Sure, but are you saying that Daniel's proposal should be that new policy you want to get officially recognized to go towards (1) and (2)?
 
vzn
@DavidZ there has been no change in "official" HW policy really probably for very long time. suggest just getting mods to agree on a policy along DSs lines & also changing close reason, that would be most of what is achievable right now. if one of the mods posted something, "here is what we are now doing based on prior meta posts & discussion with DS" think that would be fine, after first running the basic idea(s)/ wording by DS to see if its in the spirit of his proposal.
 
That doesn't answer my question though....
 
vzn
@DavidZ (sigh) what do you or other mods/ high rep users object to in his meta post? that is my question. let me go look at comments...
 
@vzn For myself, what I object to is stated in the preceding chat messages.
Maybe I should add those as comments. I guess my previous comments on the matter may not have been clear.
 
vzn
10:57 PM
@DavidZ it seems abstract, youre mainly talking about wanting consensus. consensus on what? what are the sticking points for mods/ high rep users against DS proposal?
 
@vzn I can't speak for the mods as a whole on this one, only for myself.
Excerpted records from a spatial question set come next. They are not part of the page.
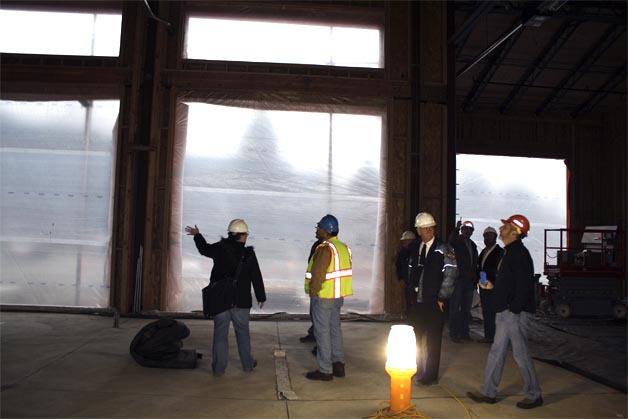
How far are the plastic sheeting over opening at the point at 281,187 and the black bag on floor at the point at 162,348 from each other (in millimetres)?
3920

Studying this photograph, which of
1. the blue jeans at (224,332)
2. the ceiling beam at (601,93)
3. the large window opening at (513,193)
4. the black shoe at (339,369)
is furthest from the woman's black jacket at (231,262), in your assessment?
the ceiling beam at (601,93)

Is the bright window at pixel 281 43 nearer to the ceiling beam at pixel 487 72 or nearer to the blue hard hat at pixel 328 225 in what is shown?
the blue hard hat at pixel 328 225

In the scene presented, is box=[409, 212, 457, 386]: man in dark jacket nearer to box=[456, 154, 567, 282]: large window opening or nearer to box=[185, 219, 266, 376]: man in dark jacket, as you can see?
box=[185, 219, 266, 376]: man in dark jacket

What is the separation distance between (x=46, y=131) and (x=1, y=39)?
2260mm

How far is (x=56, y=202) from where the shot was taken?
33.3 feet

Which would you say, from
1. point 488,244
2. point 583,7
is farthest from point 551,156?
point 488,244

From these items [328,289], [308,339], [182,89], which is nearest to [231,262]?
[328,289]

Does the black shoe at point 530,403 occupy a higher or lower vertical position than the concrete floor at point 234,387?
higher

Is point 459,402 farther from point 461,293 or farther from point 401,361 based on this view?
point 461,293

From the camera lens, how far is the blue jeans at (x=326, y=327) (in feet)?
18.5

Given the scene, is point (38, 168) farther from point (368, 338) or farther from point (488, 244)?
point (488, 244)

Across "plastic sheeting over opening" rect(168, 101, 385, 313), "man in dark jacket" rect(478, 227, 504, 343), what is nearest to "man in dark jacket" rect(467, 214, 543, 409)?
"man in dark jacket" rect(478, 227, 504, 343)

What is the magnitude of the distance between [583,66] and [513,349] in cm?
1433

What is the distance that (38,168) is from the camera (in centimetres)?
1015
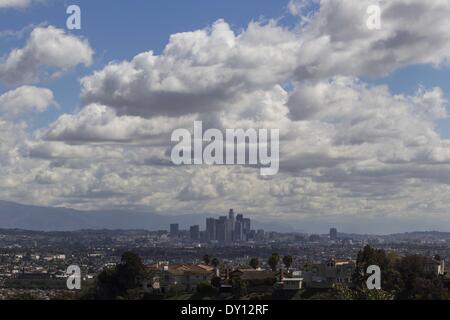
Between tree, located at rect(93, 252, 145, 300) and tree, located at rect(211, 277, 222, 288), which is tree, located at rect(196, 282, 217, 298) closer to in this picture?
tree, located at rect(211, 277, 222, 288)

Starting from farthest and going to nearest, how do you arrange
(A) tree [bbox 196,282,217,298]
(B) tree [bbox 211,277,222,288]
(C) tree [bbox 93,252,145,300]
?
(B) tree [bbox 211,277,222,288] < (C) tree [bbox 93,252,145,300] < (A) tree [bbox 196,282,217,298]

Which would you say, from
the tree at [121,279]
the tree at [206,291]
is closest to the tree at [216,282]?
the tree at [206,291]

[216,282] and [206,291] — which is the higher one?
[216,282]

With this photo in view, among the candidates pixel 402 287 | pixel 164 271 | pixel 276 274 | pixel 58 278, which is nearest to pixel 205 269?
pixel 164 271

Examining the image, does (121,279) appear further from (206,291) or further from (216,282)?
(216,282)

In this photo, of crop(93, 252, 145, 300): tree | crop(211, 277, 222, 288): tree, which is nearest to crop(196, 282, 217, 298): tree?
crop(211, 277, 222, 288): tree

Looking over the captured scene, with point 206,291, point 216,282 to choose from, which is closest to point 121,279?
point 206,291

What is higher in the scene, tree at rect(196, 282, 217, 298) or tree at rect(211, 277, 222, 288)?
tree at rect(211, 277, 222, 288)
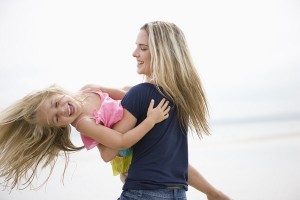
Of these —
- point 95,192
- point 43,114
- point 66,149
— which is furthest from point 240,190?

The sticking point is what I mentioned here and here
 
@DavidZ lies! we all know that the rest of moderators are actually your sockpuppets!
 
vzn
@DavidZ ok what "partitioning do people want"?
 
@vzn As far as I can tell, low-effort questions should be off topic, and tedious calculation requests should be off topic, or something like that. But getting more detailed than that, I'm not sure. The point of this meta post and its followup(s) was precisely to determine what partitioning people do want.
 
vzn
> Prepare and edit a draft of the new policy that implements the consensus on the examples as well as possible. This may take a while.
lol
having some of this feeling re "analysis paralysis"/ "bike shedding" en.wikipedia.org/wiki/Law_of_triviality :|
 
11:38 PM
Surely it's a judgement call as to whether a short answer is posted as a comment or an asnwer; obviously long answers can't be comments.
@DavidZ: I don't see why they should be deleted as a matter of course.